Ici, le thème nous a donné énormément d’assise dans la construction de la règle de base et a rendu l’ensemble très digeste. D’ailleurs, le gameplay est très lié au thème avec ce chiffre magique “12” qui revient sans cesse.
Alexi : C’est d’ailleurs assez curieux car le souhait du thème était présent depuis très longtemps en termes d’expérience de jeu autour du tempo et de la magie du temps, mais le choix du thème s’est manifesté consciemment après avoir pris le temps de construire la mécanique centrale du jeu. Lorsque nous l’avons présenté à Libellud, nous étions confiants de l’expérience mécanique du jeu mais encore en rodage sur le pitch thématique où nous expliquions “incarner des horlogères et horlogers devant réparer des horloges pour remettre le temps en ordre” en attendant de trouver mieux..
En novembre 2023, je découvre le prototype déjà bien évolué qui m’évoque The mind avec sa structure sans tour de jeu. La temporalité était importante, créait des situations intéressantes, mais aussi quelques problèmes.

Julien : On a mis quelques semaines à définir le cadre structurant du jeu en termes de règle. Un travail loin d’être évident car on a rapidement vu que ce jeu était une véritable boîte de “Pandore” ! (surtout avec le cerveau foisonnant de mon co-auteur!).
Il fallait donc trier entre les idées mécaniques qui allaient être notre socle, la base des règles à laquelle on ne dérogerait pas pour accompagner les joueurs en sécurité dans la progressivité du jeu, et les idées mécaniques qui proposaient de nouveaux challenges, transformant la manière d’appréhender la stratégie du jeu, mais sans le dénaturer.
La question du tour par tour ou du simultané faisait partie de ces interrogations. On a rapidement vu que notre système était plus intéressant en tour par tour (d’autant que cela l’éloignait d’un The Mind), mais on a cru pendant un temps que le simultané pouvait être un mode de jeu plus tard dans l’évolution du jeu. Puis, on s’est aperçu que ce mode n’était finalement pas très intéressant : il poussait certains joueurs à tenir un rôle de leader un peu caricatural. On a notamment fait quelques parties avec Olivier, le président de l’association Ludicoop qui nous héberge dans les locaux où nous nous retrouvons Alexi et moi pour travailler, et Olivier avait la fâcheuse tendance à jouer toutes ces cartes tout de suite et à dire ensuite, “et bien maintenant débrouillez-vous !”.
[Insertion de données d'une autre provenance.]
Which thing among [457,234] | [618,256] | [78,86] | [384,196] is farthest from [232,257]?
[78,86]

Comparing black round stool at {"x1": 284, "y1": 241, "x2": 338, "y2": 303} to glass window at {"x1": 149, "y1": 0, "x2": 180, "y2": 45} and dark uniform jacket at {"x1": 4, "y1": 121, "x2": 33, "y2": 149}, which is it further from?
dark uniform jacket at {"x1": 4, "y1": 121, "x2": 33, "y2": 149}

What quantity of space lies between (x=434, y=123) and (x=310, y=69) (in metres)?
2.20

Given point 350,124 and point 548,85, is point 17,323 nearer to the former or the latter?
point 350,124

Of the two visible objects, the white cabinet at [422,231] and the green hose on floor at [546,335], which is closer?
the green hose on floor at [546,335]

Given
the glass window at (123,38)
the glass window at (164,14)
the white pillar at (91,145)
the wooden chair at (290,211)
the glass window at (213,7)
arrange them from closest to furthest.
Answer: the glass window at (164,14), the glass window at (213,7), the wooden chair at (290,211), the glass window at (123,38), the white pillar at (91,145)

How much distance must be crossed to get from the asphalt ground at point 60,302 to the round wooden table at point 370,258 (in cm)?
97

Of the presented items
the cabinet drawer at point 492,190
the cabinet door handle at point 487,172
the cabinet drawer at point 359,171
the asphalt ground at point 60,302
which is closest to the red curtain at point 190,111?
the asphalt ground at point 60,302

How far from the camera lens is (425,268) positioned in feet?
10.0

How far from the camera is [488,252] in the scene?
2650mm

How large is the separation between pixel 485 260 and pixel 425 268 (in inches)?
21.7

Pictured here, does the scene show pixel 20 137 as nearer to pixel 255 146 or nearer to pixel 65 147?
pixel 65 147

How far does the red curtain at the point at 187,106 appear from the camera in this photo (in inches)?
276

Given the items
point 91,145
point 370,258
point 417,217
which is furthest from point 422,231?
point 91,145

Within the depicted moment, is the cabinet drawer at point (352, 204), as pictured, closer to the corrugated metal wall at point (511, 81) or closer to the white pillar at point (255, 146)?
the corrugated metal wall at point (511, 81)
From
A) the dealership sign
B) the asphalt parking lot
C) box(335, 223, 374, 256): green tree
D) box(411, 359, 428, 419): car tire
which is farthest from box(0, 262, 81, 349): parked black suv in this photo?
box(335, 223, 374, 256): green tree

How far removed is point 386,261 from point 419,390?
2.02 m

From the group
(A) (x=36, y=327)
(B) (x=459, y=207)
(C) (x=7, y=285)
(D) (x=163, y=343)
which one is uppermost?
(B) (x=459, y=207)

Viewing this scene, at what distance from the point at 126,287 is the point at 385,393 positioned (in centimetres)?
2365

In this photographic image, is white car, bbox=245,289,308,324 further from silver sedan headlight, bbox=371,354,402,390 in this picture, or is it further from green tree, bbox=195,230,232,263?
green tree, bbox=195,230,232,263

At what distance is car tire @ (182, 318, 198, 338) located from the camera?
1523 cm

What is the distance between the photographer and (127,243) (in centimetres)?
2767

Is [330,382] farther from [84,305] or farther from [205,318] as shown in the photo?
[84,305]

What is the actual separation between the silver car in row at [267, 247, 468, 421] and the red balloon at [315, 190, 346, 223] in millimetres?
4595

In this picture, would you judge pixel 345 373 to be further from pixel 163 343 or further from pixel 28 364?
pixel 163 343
Alexi : C’est donc naturellement que nous avons opté pour le tour par tour ; cohérent avec l’identité de TakeTime. Le flux du temps se déroule depuis la discussion jusqu’à la première carte posée qui introduit le ralentissement avec la pose d’une carte chacun à notre tour, qui résonne temporellement et sensoriellement le rythme périodique du groupe.
J’ai testé plusieurs évolutions, au début il y avait 24 cartes, et puis est arrivé le concept des cartes Jour et Nuit. Une évolution qui semble mineure mais qui a changé pas mal de choses.
Julien : Effectivement, une fois le thème choisi, on a d’abord retenu 24 cartes allant de 1 à 24 pour parler des heures de la journée. Très rapidement, dans les premiers tests, on s’est aperçu que c’était difficile à appréhender pendant la partie, mais surtout pénible à compter en fin de partie, et qu’il fallait avoir de moins grandes valeurs. Grâce au thème je pense, nous avons eu l’idée de le découper en 2 fois 12 cartes allant de 1 à 12 pour symboliser les heures du matin et les heures de l’après-midi, comme sur une horloge finalement. Et puis, nous avons opté pour des cartes blanches et des cartes noires pour clairement les identifier mais aussi pour parler du jour et de la nuit qui sont également des notions du temps.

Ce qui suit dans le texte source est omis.